BTW, I checked the IR gun against two other digital temp readouts, and the gun was within 0.5*, so I'm confident I undercooked the brisket by about 20-25*.. yikes!


----------



## hiram (Sep 20, 2011)

I use a small external hand held thermometer that has a silicon line with a probe on the end, at the startup there is a 10-15 degree difference in the probes the internal probe being more. Funny thing though as the internal temp of the meat gets to 165-170 they start reading closer and at 190 they are identical, go figure.
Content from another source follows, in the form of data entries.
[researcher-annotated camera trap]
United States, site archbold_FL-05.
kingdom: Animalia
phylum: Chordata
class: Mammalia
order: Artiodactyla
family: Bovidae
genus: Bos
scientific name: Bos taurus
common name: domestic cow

My internal box temp is off by 10- 15 degrees on the middle rack, simple enough tho I set the box temp 10 more degrees than I want. The racks will be at different  temps so you should always rotate when using more than 2 racks. My two cents.


----------



## grillathrilla (Sep 27, 2011)

I called Masterbuilt Monday and chatted with the rep about my perceived temperature issue and I decided to buy an oven thermometer and recheck the temps instead of relying on my IR gun and a piece of steel before taking any sort of warranty action on the smoker.  I warmed up the MB to 275 and after about 40 minutes I checked the MB indicated temp and compared it to the over thermometer.

To my surprise (and pleasure) the analog oven thermometer indicated a little above 275, so I can rely on the smoker's instrumentation 
	

	
	
		
		



		
		
	


	





.  For my next brisket, I'll take the internal temperature to about 200 (and I'll also start with a packer instead of a trimmed flat.)


----------



## roller (Sep 27, 2011)

I like one untrimmed over 10lbs. Look them over and pick a good one . Some just do not feel right so I leave those alone.


----------



## alelover (Sep 27, 2011)

You want a brisket that's not stiff. It should be kinda floppy.


----------